Le cyberspace est un espace de développement quasi infini du fait que peu de limites juridico-légales ont été mises en application. Le cyberespace est donc un nouveau monde, une nouvelle frontière en cours d’exploration.

   3)   Le développement de la cyberdémocratie
Selon Thierry Vedel, spécialiste français politique en démocratie électronique, il existe trois versions de la démocratie électronique : une version populiste, une version libérale, et une version républicaine. Celles-ci répondent à différents problèmes actuels dans nos sociétés de démocratie de représentation[10].
Un des discours sur la démocratie électronique concerne la nature des informations dont disposent les citoyens. Il renvoie à l’idéal du citoyen éclairé cher aux philosophes libéraux tels que Thomas Jefferson (1743-1826) ou John Locke (1632-1704): pour prendre de bonnes décisions et participer à part entière au processus démocratique, les citoyens doivent être complètement informés. Le déficit de démocratie actuel ne serait donc pas un manque d’information mais une incompréhension lors de sa diffusion.

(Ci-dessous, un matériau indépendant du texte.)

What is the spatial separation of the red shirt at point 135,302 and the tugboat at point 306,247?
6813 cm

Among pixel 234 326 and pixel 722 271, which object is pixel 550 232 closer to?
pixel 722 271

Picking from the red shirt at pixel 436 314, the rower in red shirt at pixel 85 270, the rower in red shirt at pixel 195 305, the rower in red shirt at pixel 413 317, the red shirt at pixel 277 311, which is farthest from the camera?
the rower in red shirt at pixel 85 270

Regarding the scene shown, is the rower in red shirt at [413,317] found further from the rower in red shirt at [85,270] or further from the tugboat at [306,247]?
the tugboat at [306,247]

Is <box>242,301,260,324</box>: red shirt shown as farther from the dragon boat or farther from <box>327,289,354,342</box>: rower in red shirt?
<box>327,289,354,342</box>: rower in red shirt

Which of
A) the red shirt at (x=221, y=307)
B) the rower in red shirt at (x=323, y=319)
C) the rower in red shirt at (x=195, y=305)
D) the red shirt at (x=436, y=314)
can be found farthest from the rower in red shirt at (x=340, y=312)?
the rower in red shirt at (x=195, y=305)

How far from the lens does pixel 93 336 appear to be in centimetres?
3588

Dans cette perspective, l’internet est imaginé comme un puissant outil d’information au service de la démocratie libérale. Par rapport aux moyens d’information classiquement utilisés par les acteurs politiques (affiches, brochures, journaux, etc.), l’internet permet non seulement d’accroître, sans limite, à peu de frais et presque instantanément, la quantité d’informations fournies aux citoyens. Mais si on analyse l’état de la démocratie actuelle, on remarque que les jeunes (15-35 ans)[11], se servent de l’information comme un outil ponctuel à une question précise qui ne s’inscrit pas dans une information de continuité.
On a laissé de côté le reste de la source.